Inoltre, è prevista la trasformazione del contratto a termine in contratto a tempo indeterminato nel caso in cui il rapporto di lavoro continui:
- oltre il 30° giorno, per i contratti di durata inferiore a 6 mesi
- oltre il 50° giorno, negli altri casi.
Numero complessivo di contratti a tempo determinato
Il numero di contratti a termine che un datore di lavoro può adottare è tuttavia limitato.

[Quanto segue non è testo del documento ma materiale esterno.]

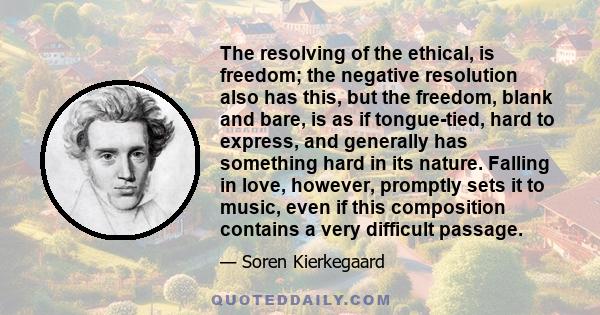 The resolving of the ethical, is freedom; the negative resolution also has this, but the freedom, blank and bare, is as if tongue-tied, hard to express, and generally has something hard in its nature. Falling in love, however, promptly sets it to music, even if this composition contains a very difficult passage.

— Soren Kierkegaard

QUOTEDDAILY.COM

I datori di lavoro possono assumere lavoratori a termine in misura non superiore al 20% del numero dei lavoratori a tempo indeterminato in forza al 1° gennaio dell’anno di assunzione (con un arrotondamento del decimale all’unità superiore qualora esso sia uguale o superiore a 0,5), salvo diversa disposizione dei contratti collettivi.
Invece, per i datori di lavoro che occupano fino a 5 dipendenti è sempre possibile stipulare un contratto di lavoro a tempo determinato.
Sanzioni
In caso di violazione del limite percentuale, è prevista una sanzione amministrativa, restando espressamente esclusa la trasformazione dei contratti a tempo determinato in rapporti di lavoro a tempo indeterminato.
In particolare, per ciascun lavoratore si applica a carico del datore di lavoro una sanzione pari:
- al 20% della retribuzione, per ciascun mese o frazione di mese superiore a 15 giorni di durata del rapporto di lavoro, se il numero dei lavoratori assunti in violazione del limite percentuale non è superiore a 1;
- al 50% della retribuzione, per ciascun mese o frazione di mese superiore a 15 giorni di durata del rapporto di lavoro, se il numero dei lavoratori assunti in violazione del limite percentuale è superiore a 1.
Rimangono esenti dal limite percentuale tutti questi lavori:
- i contratti a termine conclusi nella fase di avvio di nuove attività per i periodi individuati dalla contrattazione collettiva
- le startup innovative
- la sostituzione di personale assente
- le attività stagionali
- gli spettacoli, i programmi radiofonici o tv o la produzione di specifiche opere audiovisive
- i contratti conclusi con lavoratori di età superiore a 50 anni
- i contratti sottoscritti tra enti di ricerca e lavoratori chiamati a svolgere in via esclusiva attività di ricerca scientifica o tecnologica, di assistenza tecnica o di coordinamento e direzione.